◆ **Exercise instructions**
Output the data that follows exactly, line for line.

[Collected data entries]
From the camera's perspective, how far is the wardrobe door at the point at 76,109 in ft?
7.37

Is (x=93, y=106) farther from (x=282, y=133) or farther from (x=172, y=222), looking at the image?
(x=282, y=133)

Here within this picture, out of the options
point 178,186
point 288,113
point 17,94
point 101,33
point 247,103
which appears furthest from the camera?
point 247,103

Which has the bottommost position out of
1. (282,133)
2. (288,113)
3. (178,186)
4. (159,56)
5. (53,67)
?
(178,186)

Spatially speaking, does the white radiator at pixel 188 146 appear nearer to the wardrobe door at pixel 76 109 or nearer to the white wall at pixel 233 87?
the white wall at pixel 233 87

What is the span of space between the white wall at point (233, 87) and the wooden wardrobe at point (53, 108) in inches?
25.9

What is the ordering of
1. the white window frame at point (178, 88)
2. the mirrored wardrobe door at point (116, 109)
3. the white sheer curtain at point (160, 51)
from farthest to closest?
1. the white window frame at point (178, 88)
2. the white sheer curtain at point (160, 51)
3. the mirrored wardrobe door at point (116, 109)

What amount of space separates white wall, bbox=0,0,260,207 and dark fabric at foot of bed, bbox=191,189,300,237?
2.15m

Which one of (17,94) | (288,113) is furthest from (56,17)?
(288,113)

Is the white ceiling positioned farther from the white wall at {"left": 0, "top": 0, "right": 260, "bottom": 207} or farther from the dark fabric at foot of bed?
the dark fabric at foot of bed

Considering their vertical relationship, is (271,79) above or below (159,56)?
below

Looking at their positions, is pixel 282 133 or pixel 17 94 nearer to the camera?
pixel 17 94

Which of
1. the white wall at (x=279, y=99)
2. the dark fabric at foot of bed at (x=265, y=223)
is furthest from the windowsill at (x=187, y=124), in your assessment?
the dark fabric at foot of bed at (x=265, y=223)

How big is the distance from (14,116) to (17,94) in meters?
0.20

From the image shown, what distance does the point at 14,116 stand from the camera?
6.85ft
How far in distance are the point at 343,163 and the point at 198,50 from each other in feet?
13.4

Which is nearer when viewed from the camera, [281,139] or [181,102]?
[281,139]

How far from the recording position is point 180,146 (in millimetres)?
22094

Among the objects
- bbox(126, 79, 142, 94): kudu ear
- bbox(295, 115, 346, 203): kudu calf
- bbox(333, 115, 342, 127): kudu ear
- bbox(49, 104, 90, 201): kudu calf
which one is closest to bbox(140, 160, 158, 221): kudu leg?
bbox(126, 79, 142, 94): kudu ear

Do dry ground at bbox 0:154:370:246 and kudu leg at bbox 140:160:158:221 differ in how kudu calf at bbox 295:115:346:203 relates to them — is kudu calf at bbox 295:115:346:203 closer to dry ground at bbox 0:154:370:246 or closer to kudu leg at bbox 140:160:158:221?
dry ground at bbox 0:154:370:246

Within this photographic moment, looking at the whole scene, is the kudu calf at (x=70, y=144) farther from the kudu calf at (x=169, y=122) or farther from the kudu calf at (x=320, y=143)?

◆ **Problem solution**
From the camera's perspective, how far is the wardrobe door at the point at 76,109 in ft?
7.37

Is (x=93, y=106) farther from (x=282, y=133) or farther from (x=172, y=222), looking at the image?
(x=282, y=133)

Here within this picture, out of the options
point 178,186
point 288,113
point 17,94
point 101,33
point 247,103
which appears furthest from the camera?
point 247,103

Which has the bottommost position out of
1. (282,133)
2. (288,113)
3. (178,186)
4. (159,56)
5. (53,67)
?
(178,186)

Spatially speaking, does the white radiator at pixel 188 146 appear nearer to the wardrobe door at pixel 76 109 or nearer to the white wall at pixel 233 87?
the white wall at pixel 233 87

What is the span of space between the white wall at point (233, 87) and the wooden wardrobe at point (53, 108) in inches?
25.9

What is the ordering of
1. the white window frame at point (178, 88)
2. the mirrored wardrobe door at point (116, 109)
3. the white sheer curtain at point (160, 51)
from farthest to closest?
1. the white window frame at point (178, 88)
2. the white sheer curtain at point (160, 51)
3. the mirrored wardrobe door at point (116, 109)

What amount of space separates white wall, bbox=0,0,260,207 and dark fabric at foot of bed, bbox=191,189,300,237?
2.15m

Which one of (17,94) | (288,113) is furthest from (56,17)?
(288,113)

Is the white ceiling positioned farther from the white wall at {"left": 0, "top": 0, "right": 260, "bottom": 207} or farther from the dark fabric at foot of bed?
the dark fabric at foot of bed

Considering their vertical relationship, is (271,79) above or below (159,56)?
below

Looking at their positions, is pixel 282 133 or pixel 17 94 nearer to the camera?
pixel 17 94

Which of
1. the white wall at (x=279, y=99)
2. the dark fabric at foot of bed at (x=265, y=223)
is furthest from the windowsill at (x=187, y=124), in your assessment?
the dark fabric at foot of bed at (x=265, y=223)

How big is the distance from (14,116) to (17,94) in meters?
0.20

From the image shown, what distance does the point at 14,116 stand from the camera?
6.85ft
How far in distance are the point at 343,163 and the point at 198,50 from each other in feet?
13.4

Which is nearer when viewed from the camera, [281,139] or [181,102]?
[281,139]

How far from the recording position is point 180,146 (in millimetres)?
22094

Among the objects
- bbox(126, 79, 142, 94): kudu ear
- bbox(295, 115, 346, 203): kudu calf
- bbox(333, 115, 342, 127): kudu ear
- bbox(49, 104, 90, 201): kudu calf
which one is closest to bbox(140, 160, 158, 221): kudu leg?
bbox(126, 79, 142, 94): kudu ear

Do dry ground at bbox 0:154:370:246 and kudu leg at bbox 140:160:158:221 differ in how kudu calf at bbox 295:115:346:203 relates to them — is kudu calf at bbox 295:115:346:203 closer to dry ground at bbox 0:154:370:246 or closer to kudu leg at bbox 140:160:158:221?
dry ground at bbox 0:154:370:246

Within this photographic moment, looking at the whole scene, is the kudu calf at (x=70, y=144) farther from the kudu calf at (x=169, y=122) or farther from the kudu calf at (x=320, y=143)?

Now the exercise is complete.